In a stunning turn of events for women’s rights, Mexico’s Supreme Court on Tuesday decriminalized abortion in the heavily Catholic country.
The court ruling doesn’t automatically provide blanket legal protection across Mexico, but it paves the way to legalize the procedure currently allowed in only four states – Mexico City, Oaxaca, Veracruz and Hidalgo.
Abortion rights activists hailed the landmark ruling as potentially transformational not just in Mexico but throughout Latin America, where abortion is still largely criminalized.
Arturo Zaldívar, the court’s chief justice, said as much: “now begins a new path of freedom, of clarity, of dignity and respect for all pregnant people, but above all, for women.”
Criminalization does not stop abortion
There is still hard work ahead to legalize the procedure in each Mexican state, but what the court did sharply contrasts what the pro-life movement is doing to outlaw abortion in the United States.
Let’s face the facts. No laws, however harsh, will stop women from seeking abortions. It merely sends them underground or across the border.
Criminalization hasn’t stopped millions from seeking abortion each year throughout Latin America, according to The Wall Street Journal.
It certainly won’t stop Texas women, either, especially if they could just drive a few miles south of the border to get a safe abortion without facing severe penalties.
Coincidently, Mexico’s court ruling applies directly to two states. One of them is Coahuila, which shares a border with Texas.
Texas, as you know, has a new law that bans abortions after six weeks of pregnancy and has turned private citizens into bounty hunters.
Under the Texas law, private citizens from anywhere are free to file a civil lawsuit against a person who helps pregnant women for a $10,000 reward for every civil case won.
Could Mexico be the safest option for Texas women?
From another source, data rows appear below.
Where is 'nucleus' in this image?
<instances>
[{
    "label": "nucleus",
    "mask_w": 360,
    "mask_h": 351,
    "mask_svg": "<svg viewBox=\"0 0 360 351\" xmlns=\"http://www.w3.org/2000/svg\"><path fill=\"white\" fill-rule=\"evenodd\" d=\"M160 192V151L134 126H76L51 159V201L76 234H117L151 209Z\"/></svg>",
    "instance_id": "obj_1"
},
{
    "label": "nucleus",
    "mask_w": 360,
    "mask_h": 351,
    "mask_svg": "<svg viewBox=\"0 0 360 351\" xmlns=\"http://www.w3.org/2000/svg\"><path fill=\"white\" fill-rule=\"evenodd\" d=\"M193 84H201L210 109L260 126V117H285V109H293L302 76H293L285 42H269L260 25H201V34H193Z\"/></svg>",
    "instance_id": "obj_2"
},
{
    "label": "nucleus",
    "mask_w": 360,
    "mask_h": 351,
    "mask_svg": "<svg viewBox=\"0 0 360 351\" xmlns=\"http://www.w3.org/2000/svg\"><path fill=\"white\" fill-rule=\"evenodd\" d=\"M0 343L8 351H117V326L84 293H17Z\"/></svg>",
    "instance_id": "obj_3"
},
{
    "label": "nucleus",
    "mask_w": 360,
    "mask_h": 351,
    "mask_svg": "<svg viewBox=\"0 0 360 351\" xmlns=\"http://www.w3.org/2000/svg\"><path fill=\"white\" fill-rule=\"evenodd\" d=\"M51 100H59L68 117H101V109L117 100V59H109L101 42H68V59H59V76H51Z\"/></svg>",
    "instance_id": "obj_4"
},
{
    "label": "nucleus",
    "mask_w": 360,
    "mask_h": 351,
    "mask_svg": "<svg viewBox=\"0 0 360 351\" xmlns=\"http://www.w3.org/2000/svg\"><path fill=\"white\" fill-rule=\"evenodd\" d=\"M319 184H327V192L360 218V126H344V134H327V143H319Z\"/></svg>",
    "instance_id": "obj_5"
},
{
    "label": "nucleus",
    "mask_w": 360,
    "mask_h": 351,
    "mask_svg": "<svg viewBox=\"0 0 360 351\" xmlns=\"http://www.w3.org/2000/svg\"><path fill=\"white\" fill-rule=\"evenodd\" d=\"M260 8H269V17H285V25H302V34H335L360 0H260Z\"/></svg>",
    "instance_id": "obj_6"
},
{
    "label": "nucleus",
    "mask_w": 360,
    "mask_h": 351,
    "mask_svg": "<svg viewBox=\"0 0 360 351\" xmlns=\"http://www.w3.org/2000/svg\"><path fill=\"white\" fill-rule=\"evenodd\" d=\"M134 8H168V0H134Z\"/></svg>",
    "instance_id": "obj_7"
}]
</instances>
It would hardly be the first time that the U.S.-Mexico border provides cover for abortion seekers, as Lina-Maria Murillo writes in The Washington Post.
Murillo, an author and assistant professor at the University of Iowa, points out how American women started traveling to Mexico to end their pregnancies following a crackdown on “abortion mills” following World War II.
The border region, she writes, provided cover for all sorts of “illicit activities as gambling, prostitution and alcohol consumption during Prohibition.”
That also included abortion.
“By the 1940s, abortion providers began appearing along Mexico’s northern border in cities such as Ciudad Juárez and Tijuana, largely to serve U.S. residents in search of abortion care,” Murillo writes. “They weren’t legal, but police, judges and attorneys in Mexico took kickbacks and turned a blind eye to the emerging business.”
Things are different now – at least in Coahuila where abortion is or will be soon legal and which could become a mecca for Texas women.
Paula Avila-Guillen, the executive director of Women’s Equality Center, said in a statement reported by Newsweek that Mexico’s Supreme Court ruling “begs the question: could the safest way for Texas women to have access to a safe, legal abortion soon be to make their way to Mexico?”
It sure looks to be the case, and that’s the irony of it all.
How ironic that the pro-life folks – often the same ones raging against border-crossers seeking a better and safer life in America – could now be forcing Texas women to flock to Mexico to end their pregnancy.